Spatial question entries

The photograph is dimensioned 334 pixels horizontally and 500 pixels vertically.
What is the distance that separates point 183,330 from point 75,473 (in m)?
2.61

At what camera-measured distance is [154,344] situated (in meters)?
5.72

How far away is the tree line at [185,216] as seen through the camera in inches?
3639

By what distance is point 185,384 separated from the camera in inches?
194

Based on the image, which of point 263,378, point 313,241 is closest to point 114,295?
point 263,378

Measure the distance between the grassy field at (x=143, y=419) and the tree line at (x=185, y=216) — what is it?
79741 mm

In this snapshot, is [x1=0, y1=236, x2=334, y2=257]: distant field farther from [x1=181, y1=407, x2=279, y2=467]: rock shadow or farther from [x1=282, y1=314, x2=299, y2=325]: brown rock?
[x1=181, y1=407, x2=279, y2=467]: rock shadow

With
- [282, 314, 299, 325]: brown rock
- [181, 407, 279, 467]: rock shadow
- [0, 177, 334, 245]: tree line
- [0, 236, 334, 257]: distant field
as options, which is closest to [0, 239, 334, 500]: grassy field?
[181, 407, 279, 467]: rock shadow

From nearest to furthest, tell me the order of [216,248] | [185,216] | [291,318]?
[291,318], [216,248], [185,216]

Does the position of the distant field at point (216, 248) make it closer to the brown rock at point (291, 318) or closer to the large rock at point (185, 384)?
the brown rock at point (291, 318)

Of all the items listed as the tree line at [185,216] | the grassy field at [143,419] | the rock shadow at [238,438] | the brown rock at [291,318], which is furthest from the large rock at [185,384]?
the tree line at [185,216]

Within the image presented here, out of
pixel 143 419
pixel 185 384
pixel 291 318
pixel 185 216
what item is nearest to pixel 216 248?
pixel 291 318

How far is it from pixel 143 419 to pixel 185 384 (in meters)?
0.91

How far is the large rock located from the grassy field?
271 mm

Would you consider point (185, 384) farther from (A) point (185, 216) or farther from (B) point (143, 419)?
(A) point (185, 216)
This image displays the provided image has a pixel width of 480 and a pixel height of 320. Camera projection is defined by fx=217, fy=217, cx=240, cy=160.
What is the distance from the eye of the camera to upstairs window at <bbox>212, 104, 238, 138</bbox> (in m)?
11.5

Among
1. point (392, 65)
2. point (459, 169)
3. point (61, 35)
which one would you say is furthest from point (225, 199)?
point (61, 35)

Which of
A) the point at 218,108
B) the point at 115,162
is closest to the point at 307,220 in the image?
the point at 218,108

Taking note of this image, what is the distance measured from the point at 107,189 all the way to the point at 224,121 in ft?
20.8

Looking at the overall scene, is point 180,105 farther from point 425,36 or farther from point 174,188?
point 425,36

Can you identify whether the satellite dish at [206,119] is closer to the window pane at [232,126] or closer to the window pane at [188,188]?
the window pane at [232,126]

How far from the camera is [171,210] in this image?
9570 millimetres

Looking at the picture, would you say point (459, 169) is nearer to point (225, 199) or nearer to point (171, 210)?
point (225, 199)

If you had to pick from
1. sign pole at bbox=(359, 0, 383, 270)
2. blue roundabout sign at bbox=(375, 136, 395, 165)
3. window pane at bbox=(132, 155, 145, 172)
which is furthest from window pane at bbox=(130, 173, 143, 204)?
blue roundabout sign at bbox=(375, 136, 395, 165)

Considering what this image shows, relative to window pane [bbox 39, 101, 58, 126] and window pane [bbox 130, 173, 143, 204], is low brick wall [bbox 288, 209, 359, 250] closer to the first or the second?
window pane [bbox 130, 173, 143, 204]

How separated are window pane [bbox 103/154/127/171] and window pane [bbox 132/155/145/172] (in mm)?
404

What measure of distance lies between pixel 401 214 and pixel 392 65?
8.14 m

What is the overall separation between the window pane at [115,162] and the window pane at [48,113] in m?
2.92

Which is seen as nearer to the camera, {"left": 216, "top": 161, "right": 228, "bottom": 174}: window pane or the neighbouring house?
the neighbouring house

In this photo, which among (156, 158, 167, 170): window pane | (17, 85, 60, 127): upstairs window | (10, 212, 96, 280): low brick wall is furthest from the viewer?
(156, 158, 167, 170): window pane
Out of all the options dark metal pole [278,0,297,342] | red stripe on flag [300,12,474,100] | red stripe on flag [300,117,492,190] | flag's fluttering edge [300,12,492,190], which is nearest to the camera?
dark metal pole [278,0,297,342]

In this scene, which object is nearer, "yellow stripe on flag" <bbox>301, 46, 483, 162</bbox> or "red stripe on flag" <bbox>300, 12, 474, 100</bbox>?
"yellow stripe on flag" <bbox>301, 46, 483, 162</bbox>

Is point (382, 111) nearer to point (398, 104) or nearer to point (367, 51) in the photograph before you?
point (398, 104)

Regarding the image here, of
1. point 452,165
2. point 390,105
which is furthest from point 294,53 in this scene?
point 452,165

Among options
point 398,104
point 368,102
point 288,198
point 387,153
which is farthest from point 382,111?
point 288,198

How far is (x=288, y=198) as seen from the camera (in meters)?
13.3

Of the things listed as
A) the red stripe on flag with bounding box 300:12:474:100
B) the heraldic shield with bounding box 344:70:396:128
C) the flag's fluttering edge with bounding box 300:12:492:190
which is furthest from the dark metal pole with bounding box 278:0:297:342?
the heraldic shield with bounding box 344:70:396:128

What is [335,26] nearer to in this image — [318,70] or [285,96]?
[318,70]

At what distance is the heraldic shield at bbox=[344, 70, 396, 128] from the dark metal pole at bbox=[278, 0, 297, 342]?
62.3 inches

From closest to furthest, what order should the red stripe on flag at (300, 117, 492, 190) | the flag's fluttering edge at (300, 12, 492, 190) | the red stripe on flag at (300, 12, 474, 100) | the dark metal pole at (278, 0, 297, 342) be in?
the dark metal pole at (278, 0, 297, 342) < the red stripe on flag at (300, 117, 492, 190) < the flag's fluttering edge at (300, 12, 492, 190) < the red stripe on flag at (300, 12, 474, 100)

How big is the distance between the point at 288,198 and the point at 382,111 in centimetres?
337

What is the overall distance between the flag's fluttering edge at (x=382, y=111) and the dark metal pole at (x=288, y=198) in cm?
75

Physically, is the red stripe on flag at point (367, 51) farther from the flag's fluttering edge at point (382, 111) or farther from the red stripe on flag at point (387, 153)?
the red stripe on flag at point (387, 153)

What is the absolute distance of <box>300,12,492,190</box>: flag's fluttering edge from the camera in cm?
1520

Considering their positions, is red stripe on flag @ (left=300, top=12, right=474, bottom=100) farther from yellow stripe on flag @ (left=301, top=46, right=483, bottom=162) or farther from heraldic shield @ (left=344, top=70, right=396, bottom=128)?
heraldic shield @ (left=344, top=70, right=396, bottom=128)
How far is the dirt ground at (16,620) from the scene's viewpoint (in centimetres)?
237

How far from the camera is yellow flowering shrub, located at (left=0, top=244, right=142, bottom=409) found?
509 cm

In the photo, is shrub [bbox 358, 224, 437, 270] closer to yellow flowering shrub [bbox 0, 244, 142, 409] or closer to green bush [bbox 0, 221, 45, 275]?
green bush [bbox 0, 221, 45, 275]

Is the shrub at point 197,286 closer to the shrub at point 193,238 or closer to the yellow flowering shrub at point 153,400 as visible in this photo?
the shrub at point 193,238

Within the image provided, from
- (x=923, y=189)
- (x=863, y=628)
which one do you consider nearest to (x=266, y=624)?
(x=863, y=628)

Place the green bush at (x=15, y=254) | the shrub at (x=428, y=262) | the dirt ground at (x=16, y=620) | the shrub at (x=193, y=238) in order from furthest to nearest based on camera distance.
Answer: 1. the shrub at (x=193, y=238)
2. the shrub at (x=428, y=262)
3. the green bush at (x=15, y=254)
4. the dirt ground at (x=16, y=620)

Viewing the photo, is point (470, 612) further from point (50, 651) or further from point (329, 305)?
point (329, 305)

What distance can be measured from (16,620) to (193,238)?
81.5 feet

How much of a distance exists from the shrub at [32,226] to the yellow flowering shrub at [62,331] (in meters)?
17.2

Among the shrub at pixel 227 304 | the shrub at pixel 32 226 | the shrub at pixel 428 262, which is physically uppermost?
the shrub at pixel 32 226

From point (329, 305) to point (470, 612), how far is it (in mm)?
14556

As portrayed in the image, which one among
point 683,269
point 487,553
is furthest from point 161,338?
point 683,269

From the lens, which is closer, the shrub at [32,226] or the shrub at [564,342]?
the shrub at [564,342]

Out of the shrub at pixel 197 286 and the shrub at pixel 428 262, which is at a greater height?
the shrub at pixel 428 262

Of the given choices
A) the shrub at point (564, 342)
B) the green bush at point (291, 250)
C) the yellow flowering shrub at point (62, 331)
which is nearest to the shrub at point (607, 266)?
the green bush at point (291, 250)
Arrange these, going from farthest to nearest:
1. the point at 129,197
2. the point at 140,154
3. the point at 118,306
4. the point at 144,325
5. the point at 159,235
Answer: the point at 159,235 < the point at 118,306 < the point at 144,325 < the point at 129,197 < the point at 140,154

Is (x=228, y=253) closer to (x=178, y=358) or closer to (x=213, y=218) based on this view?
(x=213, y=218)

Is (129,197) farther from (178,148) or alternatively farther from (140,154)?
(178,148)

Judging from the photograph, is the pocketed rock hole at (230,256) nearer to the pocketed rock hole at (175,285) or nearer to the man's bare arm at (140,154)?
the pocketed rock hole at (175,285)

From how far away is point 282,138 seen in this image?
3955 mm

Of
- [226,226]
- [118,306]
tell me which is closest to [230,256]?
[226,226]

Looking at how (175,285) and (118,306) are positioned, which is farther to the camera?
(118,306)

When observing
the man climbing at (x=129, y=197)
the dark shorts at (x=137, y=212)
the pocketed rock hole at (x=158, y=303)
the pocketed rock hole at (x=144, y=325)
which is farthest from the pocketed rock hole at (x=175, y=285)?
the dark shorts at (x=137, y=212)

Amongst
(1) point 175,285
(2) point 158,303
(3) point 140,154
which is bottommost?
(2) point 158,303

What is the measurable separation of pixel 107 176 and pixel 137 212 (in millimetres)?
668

**Challenge**
With the line containing "Out of the shrub" as the first and the last line of the records as the final one, print exactly the lines in that span.

**Task output**
Out of the shrub at pixel 197 286 and the shrub at pixel 428 262, which is at a greater height?
the shrub at pixel 428 262

Of the given choices
A) the shrub at point (564, 342)
B) the green bush at point (291, 250)
C) the yellow flowering shrub at point (62, 331)
which is nearest to the shrub at point (607, 266)?
the green bush at point (291, 250)
Arrange these, going from farthest to nearest:
1. the point at 129,197
2. the point at 140,154
3. the point at 118,306
4. the point at 144,325
5. the point at 159,235
Answer: the point at 159,235 < the point at 118,306 < the point at 144,325 < the point at 129,197 < the point at 140,154

Is (x=228, y=253) closer to (x=178, y=358) or closer to (x=213, y=218) based on this view?
(x=213, y=218)

Is (129,197) farther from (178,148) or alternatively farther from (140,154)?
(178,148)

Judging from the photograph, is the pocketed rock hole at (230,256) nearer to the pocketed rock hole at (175,285) or nearer to the man's bare arm at (140,154)?
the pocketed rock hole at (175,285)

From how far away is point 282,138 seen in this image?
3955 mm

Of
- [226,226]
- [118,306]
tell me which is closest to [230,256]?
[226,226]

Looking at how (175,285) and (118,306) are positioned, which is farther to the camera?
(118,306)

When observing
the man climbing at (x=129, y=197)
the dark shorts at (x=137, y=212)
the pocketed rock hole at (x=158, y=303)
the pocketed rock hole at (x=144, y=325)
which is farthest from the pocketed rock hole at (x=175, y=285)?
the dark shorts at (x=137, y=212)

Amongst
(1) point 175,285
(2) point 158,303
(3) point 140,154
which is bottommost?
(2) point 158,303

What is the measurable separation of pixel 107 176 and pixel 137 212 (in millimetres)?
668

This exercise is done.